Jeśli nie macie zbyt dużego budżetu, to ceny sprzętu nadal będą dla Was sporą przeszkodą. Jest już dużo taniej niż dwa lata temu, ale nadal dość drogo, jeśli zależy Wam na płynności gier (a powinno).

Z drugiej strony jeśli Was stać i chcecie zbudować wypasiony zestaw dla gracza, to macie dwie drogi: możecie kupić drogi telewizor lub drogi monitor.

Telewizor zapewnia rozmiar, co zawsze jest plusem. Przy 4K trzeba pamiętać tylko o tym, by był to model z HDMI 2.0.

Przeczytaj: Wszystko o HDMI 2.0

HDMI kontra Szymon Adamus

Alternatywą jest monitor. W tym przypadku okazuje się, że dla gracza, modele 4K są mniej ciekawe niż egzemplarze z niższą rozdzielczością, ale większą płynnością i ciekawszymi dodatkami.

W zeszłym roku był istny wysyp monitorów do gier o dużych przekątnych (nawet 35 cali) z matrycami 100, 144, a nawet 200 Hz i obsługą technologii G-Sync (Nvidia) lub FreeSync (AMD). Wiele z nich ma proporcje 21:9, które rewelacyjnie sprawdzają się w grach, i rozdzielczość np. 2560 x 1440 pikseli. Niby to mniej pikseli niż UHD (3840 x 2160), ale nadal bardzo dużo, a wszystkie inne zalety deklasują zwykłe 4K w 60 Hz.

To np.:

Jeśli miałbym do wyboru ekran 4K/Ultra HD 60 Hz, a QHD lub nawet zwykłe Full HD, ale ze 144 Hz i technologią G-Syn lub Freesync, to do gier bez zastanowienia wybrałbym ten drugi.

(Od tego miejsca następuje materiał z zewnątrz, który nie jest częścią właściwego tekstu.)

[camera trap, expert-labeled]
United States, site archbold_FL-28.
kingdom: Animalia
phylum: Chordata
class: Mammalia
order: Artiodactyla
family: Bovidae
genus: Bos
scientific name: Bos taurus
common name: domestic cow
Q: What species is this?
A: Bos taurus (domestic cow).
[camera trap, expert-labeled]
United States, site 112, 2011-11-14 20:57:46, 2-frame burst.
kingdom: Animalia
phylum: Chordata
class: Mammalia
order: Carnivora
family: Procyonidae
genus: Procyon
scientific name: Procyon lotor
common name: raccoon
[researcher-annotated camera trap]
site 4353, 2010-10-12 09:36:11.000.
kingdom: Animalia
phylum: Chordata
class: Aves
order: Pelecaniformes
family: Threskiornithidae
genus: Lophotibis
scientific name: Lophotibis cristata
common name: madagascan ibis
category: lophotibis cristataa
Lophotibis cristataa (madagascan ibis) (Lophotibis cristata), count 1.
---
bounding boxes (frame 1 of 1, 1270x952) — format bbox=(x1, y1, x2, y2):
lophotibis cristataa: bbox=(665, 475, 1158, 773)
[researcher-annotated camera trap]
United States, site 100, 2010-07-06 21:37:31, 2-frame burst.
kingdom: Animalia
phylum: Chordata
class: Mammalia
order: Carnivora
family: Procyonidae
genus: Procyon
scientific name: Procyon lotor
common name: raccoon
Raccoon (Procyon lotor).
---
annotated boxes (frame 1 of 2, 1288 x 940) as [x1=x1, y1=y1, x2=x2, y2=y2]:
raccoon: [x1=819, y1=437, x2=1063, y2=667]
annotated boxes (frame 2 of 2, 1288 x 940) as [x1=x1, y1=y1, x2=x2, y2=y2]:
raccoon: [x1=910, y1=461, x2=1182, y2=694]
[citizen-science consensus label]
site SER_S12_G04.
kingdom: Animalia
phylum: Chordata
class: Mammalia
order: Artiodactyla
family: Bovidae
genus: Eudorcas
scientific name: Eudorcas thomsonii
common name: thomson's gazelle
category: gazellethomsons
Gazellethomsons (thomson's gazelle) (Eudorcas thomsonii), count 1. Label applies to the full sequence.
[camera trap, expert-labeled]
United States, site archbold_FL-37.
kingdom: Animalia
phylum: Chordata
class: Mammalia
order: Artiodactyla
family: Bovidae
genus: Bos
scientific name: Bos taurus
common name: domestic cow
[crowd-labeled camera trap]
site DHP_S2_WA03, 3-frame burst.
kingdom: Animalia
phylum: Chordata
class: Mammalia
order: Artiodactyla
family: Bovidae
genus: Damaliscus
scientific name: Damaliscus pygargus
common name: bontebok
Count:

Przed monitorem siedzi się blisko, więc 4K ma sens, ale różnica między 3840 x 2160, a 2560 x 1440 pikseli nie jest aż tak ogromna. Za to większa szybkość ekranu i nowe technologie usuwania „rwania” obrazu (screen tearing), sprawiają ogromną różnicę. Co więcej, większość z nas i tak nie widzi delikatnych zmian w jakości. Za to łatwiej dostrzegamy utratę płynności. Pisałem o tym we wrześniu zeszłego roku na przykładzie Lary Croft w 4K.

Przeczytaj: Lara Croft taka piękna… i tak bez sensu

Tomb Raider UHD Lara Croft

 

 

Podsumowując

Dwa lata temu największymi przeszkodami stojącymi na drodze do gamingu w 4K były ograniczenia technologiczne i ceny sprzętu.

W roku 2016 jest… dokładnie tak samo. Ceny robią się coraz bardziej przystępne i pewnie za kolejne dwa lata kupno karty graficznej pod 4K będzie już możliwe nawet dla średnio zamożnych graczy. Obecnie ta zabawa kosztuje jednak sporo, a dodatkowo rozwiązania o niższej rozdzielczości są wzbogacane o bardziej pożądane przez graczy dodatki. Same piksele, to nie wszystko.

Tak więc w roku 2016 grać w 4K już można, jest to łatwiejsze i tańsze, ale póki co sensu w tym dużego nie widzę. Chyba, że macie tylko telewizor 4K, nie zależy Wam na stabilnych 60 fps, a Wasz PeCet to potwór z innego wymiaru.